### Problem
Please reproduce the material word for word, starting with the line that contains "Taking a close" and going on through the last line of the material.

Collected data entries
----------
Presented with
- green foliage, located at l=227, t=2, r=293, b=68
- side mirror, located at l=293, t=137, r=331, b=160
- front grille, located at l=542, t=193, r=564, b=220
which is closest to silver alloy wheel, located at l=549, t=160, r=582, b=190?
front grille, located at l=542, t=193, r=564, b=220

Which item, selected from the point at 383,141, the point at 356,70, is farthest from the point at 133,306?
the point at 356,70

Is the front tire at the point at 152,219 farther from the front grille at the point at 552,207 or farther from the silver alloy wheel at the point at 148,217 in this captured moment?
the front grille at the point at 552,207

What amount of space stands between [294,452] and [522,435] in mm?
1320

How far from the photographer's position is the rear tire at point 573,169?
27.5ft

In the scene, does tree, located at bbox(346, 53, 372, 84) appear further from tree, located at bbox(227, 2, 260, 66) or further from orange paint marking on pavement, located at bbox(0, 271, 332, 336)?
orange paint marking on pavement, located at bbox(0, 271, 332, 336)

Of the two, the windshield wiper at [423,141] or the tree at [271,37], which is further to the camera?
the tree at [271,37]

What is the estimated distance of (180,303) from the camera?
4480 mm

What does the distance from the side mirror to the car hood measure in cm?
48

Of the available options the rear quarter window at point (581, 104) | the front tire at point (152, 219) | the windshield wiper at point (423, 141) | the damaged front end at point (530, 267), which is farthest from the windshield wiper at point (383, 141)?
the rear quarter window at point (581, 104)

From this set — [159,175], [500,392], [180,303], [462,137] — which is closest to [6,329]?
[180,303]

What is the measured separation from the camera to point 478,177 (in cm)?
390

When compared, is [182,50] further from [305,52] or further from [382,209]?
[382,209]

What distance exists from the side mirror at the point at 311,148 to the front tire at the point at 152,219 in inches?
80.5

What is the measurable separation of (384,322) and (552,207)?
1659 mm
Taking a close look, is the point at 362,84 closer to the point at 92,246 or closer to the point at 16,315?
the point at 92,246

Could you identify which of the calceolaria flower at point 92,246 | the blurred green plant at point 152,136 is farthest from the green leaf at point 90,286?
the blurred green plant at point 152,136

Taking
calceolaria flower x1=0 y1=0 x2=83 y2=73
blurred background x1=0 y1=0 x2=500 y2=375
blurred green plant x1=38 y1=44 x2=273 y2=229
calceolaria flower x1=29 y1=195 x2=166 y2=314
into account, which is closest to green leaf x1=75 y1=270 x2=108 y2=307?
----------
### Worked solution
Taking a close look, is the point at 362,84 closer to the point at 92,246 or closer to the point at 16,315?
the point at 92,246

Could you identify which of the calceolaria flower at point 92,246 | the blurred green plant at point 152,136 is farthest from the green leaf at point 90,286?
the blurred green plant at point 152,136

Taking
calceolaria flower x1=0 y1=0 x2=83 y2=73
blurred background x1=0 y1=0 x2=500 y2=375
blurred green plant x1=38 y1=44 x2=273 y2=229
calceolaria flower x1=29 y1=195 x2=166 y2=314
into account, which is closest to green leaf x1=75 y1=270 x2=108 y2=307?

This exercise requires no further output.